April 21, 2022 by · Comments Off on Word-Of-the-Week #924: Awe 

Awe– an overwhelming feeling of wonder; often inspired by something majestic or powerful.

When was the last time you saw something jaw dropping? How often do you spend time outdoors in nature? Do you remember the last time you felt an electrifying emotion?

Feeling Awe May Be the Secret to Health and Happiness comes from the Parade article by Paula Spencer Scott. She writes, “The hike, in a narrow box canyon, wasn’t going so well. Stacy Bare and his brother were arguing, for one thing. High sandstone walls hid any view, even from the 6-foot-7 Bare. After a second Army deployment, in Iraq, he was suffering from post-traumatic stress disorder (PTSD): drinking too much, suicidal and struggling to find his way forward. What am I doing with my life? What does it mean to be at home, a veteran, anyway? 

The trail led to a ladder. “We climbed up, still shouting at one another,” recalls Bare. “Then we looked up and wham!” 

The towering slabs of Druid Arch rose up, a sunset-hued Stonehenge in the middle of Utah’s Canyonlands National Park. The men’s jaws dropped. They laughed. They hugged. What were we even arguing about? Bare recalls thinking. 

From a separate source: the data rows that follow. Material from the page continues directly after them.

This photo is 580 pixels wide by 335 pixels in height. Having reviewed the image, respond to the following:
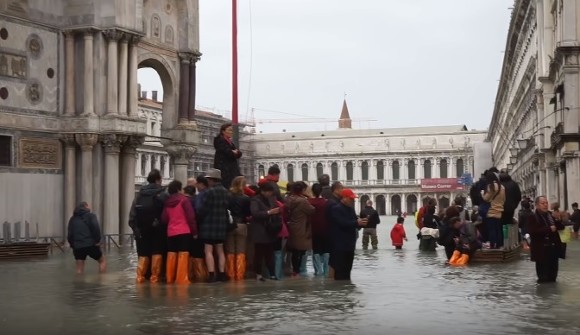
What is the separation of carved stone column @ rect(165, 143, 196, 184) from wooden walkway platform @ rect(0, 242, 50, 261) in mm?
10471

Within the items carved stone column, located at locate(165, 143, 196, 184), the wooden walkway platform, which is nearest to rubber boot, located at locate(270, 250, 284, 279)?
the wooden walkway platform

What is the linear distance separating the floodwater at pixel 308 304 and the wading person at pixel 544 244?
27cm

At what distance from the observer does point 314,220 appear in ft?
61.0

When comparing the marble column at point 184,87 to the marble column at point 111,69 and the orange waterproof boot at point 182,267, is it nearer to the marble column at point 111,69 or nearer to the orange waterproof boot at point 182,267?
the marble column at point 111,69

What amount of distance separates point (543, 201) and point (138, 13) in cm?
2043

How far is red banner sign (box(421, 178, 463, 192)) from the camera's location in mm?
161025

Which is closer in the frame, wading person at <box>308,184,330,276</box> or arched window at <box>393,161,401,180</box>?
wading person at <box>308,184,330,276</box>

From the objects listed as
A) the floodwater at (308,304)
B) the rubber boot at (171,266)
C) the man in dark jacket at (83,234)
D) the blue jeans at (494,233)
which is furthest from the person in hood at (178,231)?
the blue jeans at (494,233)

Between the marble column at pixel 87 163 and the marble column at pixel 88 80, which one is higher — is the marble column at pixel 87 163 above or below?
below

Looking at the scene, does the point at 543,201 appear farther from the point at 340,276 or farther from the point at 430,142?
the point at 430,142

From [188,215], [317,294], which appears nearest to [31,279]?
[188,215]

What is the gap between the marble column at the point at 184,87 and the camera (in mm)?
38125

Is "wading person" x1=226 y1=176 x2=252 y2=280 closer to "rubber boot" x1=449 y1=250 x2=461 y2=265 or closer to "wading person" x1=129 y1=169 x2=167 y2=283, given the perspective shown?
"wading person" x1=129 y1=169 x2=167 y2=283

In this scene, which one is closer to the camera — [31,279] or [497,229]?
[31,279]
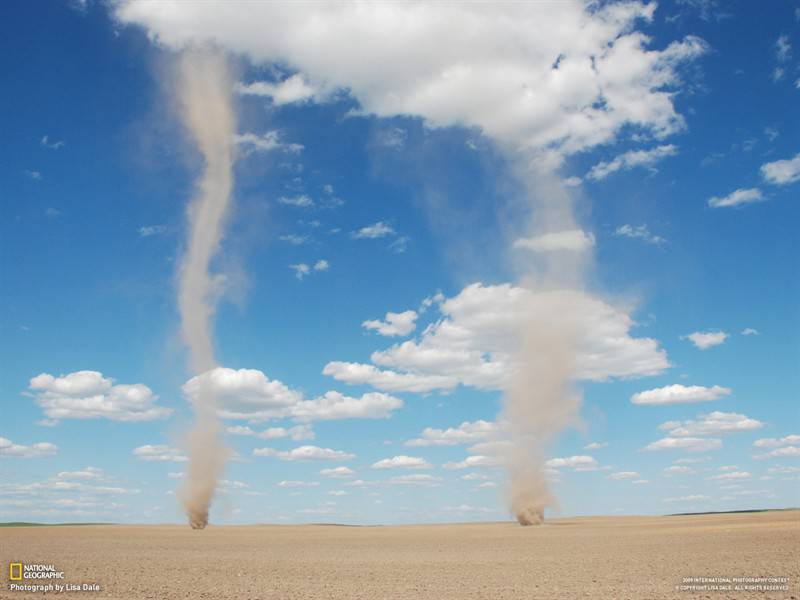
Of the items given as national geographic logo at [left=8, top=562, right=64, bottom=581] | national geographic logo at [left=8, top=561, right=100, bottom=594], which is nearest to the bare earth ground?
national geographic logo at [left=8, top=561, right=100, bottom=594]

They’d been awestruck—altered in an instant by an electrifying emotion that scientists have only recently begun to study. You didn’t see Awe as a character in Pixar’s hit film Inside Out. But new studies show that it’s a dramatic feeling with the power to inspire, heal, change our thinking and bring people together. 


“Awe is the feeling of being in the presence of something vast or beyond human scale, that transcends our current understanding of things,” says psychologist Dacher Keltner, who heads the University of California, Berkeley’s Social Interaction Lab. A pioneer in the study of emotions, he helped Facebook create those new “like” button emojis and consulted on Inside Out. 

In 2013, Keltner’s lab kicked off Project Awe, a three-year research project funded by the John Templeton Foundation that has spawned more research on the topic than in the previous three decades. 

You might recognize awe as that spine-tingling feeling you get gazing at the Milky Way. The dumbstruck wonder you feel as your newborn’s hand curls around your pinkie. Niagara Falls! Cirque du Soleil! Fireworks! The Sistine Chapel! The national anthem sung by someone who knows how! 

“People often talk about awe as seeing the Grand Canyon or meeting Nelson Mandela,” Keltner says. “But our studies show it also can be much more accessible—a friend is so generous you’re astounded, or you see a cool pattern of shadows and leaves.”

This week’s focus is finding awe in your life. Do you remember the last time you had an overwhelming feeling of wonder? Have you ever seen the Grand Canyon? Or experienced the beauty of Yosemite? When was the last time you admired a beautiful sunset, a full moon rising, or took time to just look and marvel at the stars?